SELECT a.*, b.to_date, b.leaving_age, CONCAT(TIMESTAMPDIFF(YEAR, a.hire_date, b.to_date), ' years, ', MOD(TIMESTAMPDIFF(MONTH, a.hire_date, b.to_date), 12), ' months') AS time_at_company, TIMESTAMPDIFF(DAY, a.hire_date, b.to_date) AS company_days
FROM
(SELECT employees.emp_no, birth_date, first_name, last_name, gender, hire_date, TIMESTAMPDIFF(YEAR, birth_date, hire_date) AS hire_age
FROM employees JOIN titles ON employees.emp_no = titles.emp_no
GROUP BY employees.emp_no) AS a
INNER JOIN
(SELECT employees.*, from_date, to_date, TIMESTAMPDIFF(YEAR, birth_date, to_date) AS leaving_age
FROM employees JOIN titles ON employees.emp_no = titles.emp_no
GROUP BY employees.emp_no
HAVING MAX(to_date) < '9999-01-01') AS b ON a.emp_no = b.emp_no;
""", conn)
df.head()
emp_no | birth_date | first_name | last_name | gender | hire_date | hire_age | to_date | leaving_age | time_at_company | company_days | |
---|---|---|---|---|---|---|---|---|---|---|---|
0 | 10008 | 1958-02-19 | Saniya | Kalloufi | M | 1994-09-15 | 36 | 2000-07-31 | 42 | 5 years, 10 months | 2146 |
1 | 10011 | 1953-11-07 | Mary | Sluis | F | 1990-01-22 | 36 | 1996-11-09 | 43 | 6 years, 9 months | 2483 |
2 | 10015 | 1959-08-19 | Guoxiang | Nooteboom | M | 1987-07-02 | 27 | 1993-08-22 | 34 | 6 years, 1 months | 2243 |
3 | 10021 | 1960-02-20 | Ramzi | Erde | M | 1988-02-10 | 27 | 2002-07-15 | 42 | 14 years, 5 months | 5269 |
4 | 10025 | 1958-10-31 | Prasadram | Heyers | M | 1987-08-17 | 28 | 1997-10-15 | 38 | 10 years, 1 months | 3712 |
Let’s take a look at the distribution of time past employees have worked at the company.

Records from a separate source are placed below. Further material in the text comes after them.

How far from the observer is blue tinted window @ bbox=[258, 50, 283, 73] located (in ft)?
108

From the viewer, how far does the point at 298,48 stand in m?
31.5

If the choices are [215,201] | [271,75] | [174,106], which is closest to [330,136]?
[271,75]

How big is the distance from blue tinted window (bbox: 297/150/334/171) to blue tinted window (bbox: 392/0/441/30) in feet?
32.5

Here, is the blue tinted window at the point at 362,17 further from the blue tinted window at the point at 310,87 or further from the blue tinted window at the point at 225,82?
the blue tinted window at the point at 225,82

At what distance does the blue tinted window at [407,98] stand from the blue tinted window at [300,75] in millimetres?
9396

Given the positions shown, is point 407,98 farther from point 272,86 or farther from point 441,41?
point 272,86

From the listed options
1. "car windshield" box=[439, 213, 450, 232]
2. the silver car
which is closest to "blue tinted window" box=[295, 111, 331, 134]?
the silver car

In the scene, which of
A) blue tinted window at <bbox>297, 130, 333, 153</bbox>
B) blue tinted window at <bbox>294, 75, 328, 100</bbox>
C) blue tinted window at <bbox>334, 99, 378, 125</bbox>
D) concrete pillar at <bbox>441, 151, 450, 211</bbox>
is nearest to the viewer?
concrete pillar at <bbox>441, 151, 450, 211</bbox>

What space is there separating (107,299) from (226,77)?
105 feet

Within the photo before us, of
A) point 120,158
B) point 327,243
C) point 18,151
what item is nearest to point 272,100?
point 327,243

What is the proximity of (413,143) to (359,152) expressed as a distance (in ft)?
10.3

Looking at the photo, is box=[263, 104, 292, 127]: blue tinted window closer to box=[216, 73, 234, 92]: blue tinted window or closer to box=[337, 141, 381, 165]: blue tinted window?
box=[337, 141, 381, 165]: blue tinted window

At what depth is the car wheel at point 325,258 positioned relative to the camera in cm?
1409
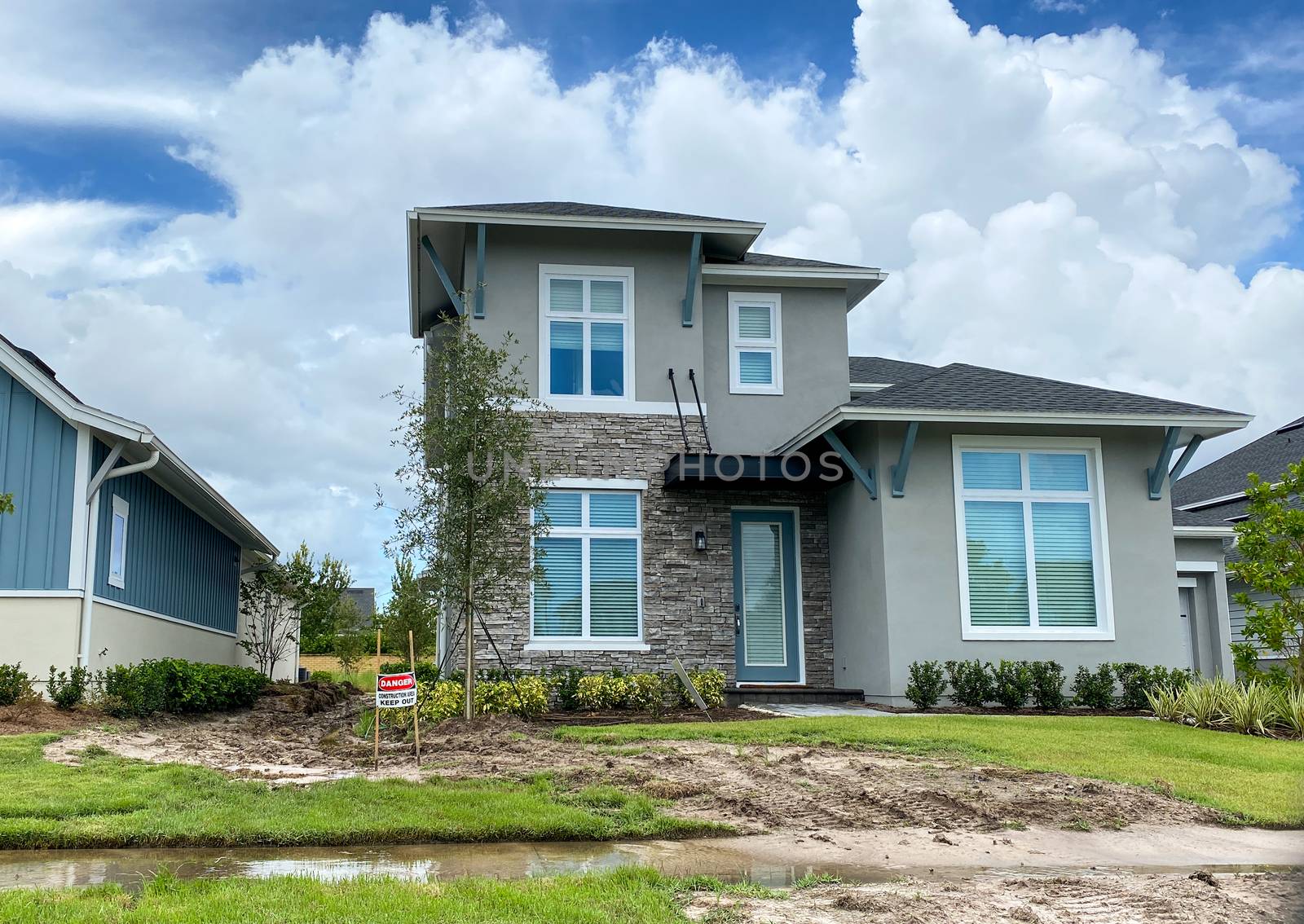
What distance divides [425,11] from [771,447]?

### Plotting the distribution with a line at the peak
p = sns.kdeplot(df['company_days'])
x,y = p.get_lines()[0].get_data()
index = np.argmax(y)
plt.vlines(x[index], 0, y[index])
plt.show()
# Summary statistics on days spent at the company
pd.read_sql_query("""
SELECT MIN(company_days), MAX(company_days), AVG(company_days)
FROM
(SELECT a.*, b.to_date, b.leaving_age, CONCAT(TIMESTAMPDIFF(YEAR, a.hire_date, b.to_date), ' years, ', MOD(TIMESTAMPDIFF(MONTH, a.hire_date, b.to_date), 12), ' months') AS time_at_company, TIMESTAMPDIFF(DAY, a.hire_date, b.to_date) AS company_days
FROM
(SELECT employees.emp_no, birth_date, first_name, last_name, gender, hire_date, TIMESTAMPDIFF(YEAR, birth_date, hire_date) AS hire_age
FROM employees JOIN titles ON employees.emp_no = titles.emp_no
GROUP BY employees.emp_no) AS a
INNER JOIN
(SELECT employees.*, from_date, to_date, TIMESTAMPDIFF(YEAR, birth_date, to_date) AS leaving_age
FROM employees JOIN titles ON employees.emp_no = titles.emp_no
GROUP BY employees.emp_no
HAVING MAX(to_date) < '9999-01-01') AS b ON a.emp_no = b.emp_no) AS c;
""", conn)
MIN(company_days) | MAX(company_days) | AVG(company_days) | |
---|---|---|---|
0 | 0 | 6388 | 2555.3828 |
We see that peak density occurs at approximately 1880 days. On average employees spend approximately 2555 days working at the company with the maximum being 6388 days (about 17 years, 5 months). Some employees have worked less than a full day.